Sure, there’s always things we’d like to see. Obviously, we want to see more support for the new regional nursing home in Estevan. Yes, there’s money, but additional funding would have been nice. Planning and a needs assessment don`t carry the same level of excitement as last year.
And we know that the people in Carlyle were hoping to see support for a new school.
It’s also interesting to note that there is funding earmarked for twinning a portion of Highway 39 east of Weyburn and Highway 6 south of Regina. But before we get too excited, we have to remember that the province announced twinning those two portions of highway in 2018, as well as the stretch from Milestone to Corrine.
When they announce twinning of another area, such as say around Midale or Yellow Grass, then our excitement should grow.

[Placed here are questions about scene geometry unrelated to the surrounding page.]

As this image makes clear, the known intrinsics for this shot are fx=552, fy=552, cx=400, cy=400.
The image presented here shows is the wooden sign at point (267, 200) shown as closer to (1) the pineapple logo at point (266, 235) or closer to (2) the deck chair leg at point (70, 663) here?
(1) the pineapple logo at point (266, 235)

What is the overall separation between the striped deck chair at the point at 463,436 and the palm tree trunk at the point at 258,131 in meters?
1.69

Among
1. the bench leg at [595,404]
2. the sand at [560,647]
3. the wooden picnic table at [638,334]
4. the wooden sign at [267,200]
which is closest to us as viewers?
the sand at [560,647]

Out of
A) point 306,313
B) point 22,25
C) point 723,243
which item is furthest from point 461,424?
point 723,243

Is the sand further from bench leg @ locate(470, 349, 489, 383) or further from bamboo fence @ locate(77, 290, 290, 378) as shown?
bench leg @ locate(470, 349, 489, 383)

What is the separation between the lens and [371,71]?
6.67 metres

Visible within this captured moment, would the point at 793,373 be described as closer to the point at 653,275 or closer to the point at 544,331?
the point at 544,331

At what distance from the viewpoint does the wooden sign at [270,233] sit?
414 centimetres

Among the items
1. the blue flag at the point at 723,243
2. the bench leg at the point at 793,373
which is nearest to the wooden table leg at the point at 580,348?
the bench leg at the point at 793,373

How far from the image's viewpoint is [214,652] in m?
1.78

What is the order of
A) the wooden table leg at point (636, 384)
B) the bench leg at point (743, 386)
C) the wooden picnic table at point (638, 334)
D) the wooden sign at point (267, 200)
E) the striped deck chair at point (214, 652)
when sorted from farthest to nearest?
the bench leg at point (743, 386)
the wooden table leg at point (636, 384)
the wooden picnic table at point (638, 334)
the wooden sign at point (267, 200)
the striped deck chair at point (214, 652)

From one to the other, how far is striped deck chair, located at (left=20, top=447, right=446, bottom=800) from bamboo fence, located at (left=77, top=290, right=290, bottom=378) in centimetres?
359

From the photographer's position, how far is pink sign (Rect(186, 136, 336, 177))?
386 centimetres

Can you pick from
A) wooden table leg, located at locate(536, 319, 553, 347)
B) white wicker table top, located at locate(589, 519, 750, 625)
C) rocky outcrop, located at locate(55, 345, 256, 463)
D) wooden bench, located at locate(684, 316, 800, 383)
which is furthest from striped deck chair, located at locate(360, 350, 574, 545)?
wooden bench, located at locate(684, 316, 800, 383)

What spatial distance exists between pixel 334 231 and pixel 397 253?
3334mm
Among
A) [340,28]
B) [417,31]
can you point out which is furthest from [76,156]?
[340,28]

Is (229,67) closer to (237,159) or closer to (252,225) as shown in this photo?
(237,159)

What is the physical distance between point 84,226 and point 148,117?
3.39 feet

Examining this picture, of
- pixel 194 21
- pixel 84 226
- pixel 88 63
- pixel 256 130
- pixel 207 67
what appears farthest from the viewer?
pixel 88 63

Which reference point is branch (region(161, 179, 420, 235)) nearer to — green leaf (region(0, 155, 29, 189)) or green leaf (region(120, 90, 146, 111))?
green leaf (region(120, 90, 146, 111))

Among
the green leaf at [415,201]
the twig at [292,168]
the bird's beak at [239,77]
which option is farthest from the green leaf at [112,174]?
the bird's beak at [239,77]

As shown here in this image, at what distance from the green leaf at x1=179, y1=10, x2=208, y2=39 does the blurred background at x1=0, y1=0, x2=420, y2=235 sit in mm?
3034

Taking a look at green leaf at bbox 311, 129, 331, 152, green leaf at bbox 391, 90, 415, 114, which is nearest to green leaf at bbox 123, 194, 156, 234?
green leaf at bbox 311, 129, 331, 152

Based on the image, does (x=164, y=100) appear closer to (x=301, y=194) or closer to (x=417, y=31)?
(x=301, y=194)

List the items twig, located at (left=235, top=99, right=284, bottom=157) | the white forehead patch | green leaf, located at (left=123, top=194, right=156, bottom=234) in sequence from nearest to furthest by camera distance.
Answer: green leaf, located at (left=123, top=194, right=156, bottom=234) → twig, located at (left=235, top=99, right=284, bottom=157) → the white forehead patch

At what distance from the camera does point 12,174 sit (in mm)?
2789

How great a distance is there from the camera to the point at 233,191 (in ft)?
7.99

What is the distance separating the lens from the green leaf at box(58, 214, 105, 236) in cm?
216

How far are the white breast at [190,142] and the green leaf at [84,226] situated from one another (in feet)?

There’s the usual assortment of spending for all sorts of government programs, although those in healthcare, education and agriculture will always want more, and we’ll always wonder why certain highways won’t be resurfaced.
But still, it’s a budget that didn’t have rampant tax increases or spending cuts. It wasn’t the 2017-18 mess.
And for that, we should be pleased, and thankful that we`re blessed with our natural resources.